O deputado federal Paulão, representante do Partido dos Trabalhadores de Alagoas, expressou forte desaprovação diante da imediata convocação de uma votação, por parte do presidente da Câmara dos Deputados, Hugo Motta, sobre um projeto que visa suspender os efeitos do decreto do governo Lula relativo ao aumento do Imposto sobre Operações Financeiras (IOF). De acordo com Paulão, essa manobra legislativa se assemelha a um ato impensado, que busca impor pressão pela liberação de recursos oriundos do chamado “orçamento secreto”, desconsiderando importantes avanços fiscais conseguidos recentemente, como a aprovação das contas do governo pelo Tribunal de Contas da União (TCU) e um crescimento do Produto Interno Bruto (PIB) de 3,4%.

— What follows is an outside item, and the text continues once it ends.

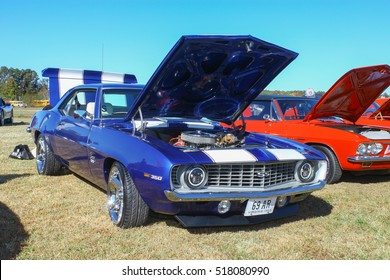 GLOUCESTER, VIRGINIA - NOVEMBER 12, 2016: A 1969 Chevrolet Camaro SS in the annual Shop With a Cop Car Show held once each year to help benefit needy children of Gloucester for Christmas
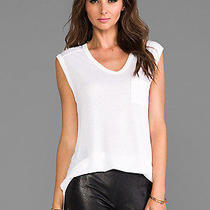 T by Alexander Wang White Top Muscle Tee T-Shirt Medium  Photo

O deputado denunciou que tanto o Centrão quanto a oposição parecem estar sob a influência de interesses do mercado financeiro, o que, segundo ele, fere princípios de políticas públicas fundamentais. Paulão afirmou que “o discurso deles é guiado por agentes de Faria Lima”, referindo-se a uma suposta aversão desses grupos ao pagamento de impostos, o que os leva a manifestar oposição radical ao decreto do IOF promovido pelo atual governo.

Além disso, Paulão ressaltou a resistência de tais grupos a propostas como a isenção do Imposto de Renda para cidadãos com ganhos de até R$ 5 mil. Ele criticou a escolha de Arthur Lira como relator do projeto, reforçando que Lira é um dos parlamentares mais próximos ao mercado financeiro, um detalhe que ele vê como parte de uma tática destinada a enfraquecer as ações do governo que visam beneficiar a população em situação de vulnerabilidade.

Em sua análise, Paulão acredita que existe uma tentativa calculada de criar uma crise fiscal artificial, utilizada como justificativa para o controle sobre as emendas parlamentares. Ele argumentou que alguns grupos se opõem a políticas públicas essenciais nas áreas de educação, saúde e assistência social em favor de interesses de mercado que divergem das necessidades da população. Para ele, o governo não pode permanecer em silêncio diante dessas manobras, e é crucial que a base governista reaja a esse tipo de comportamento considerado destemperado dentro do parlamento.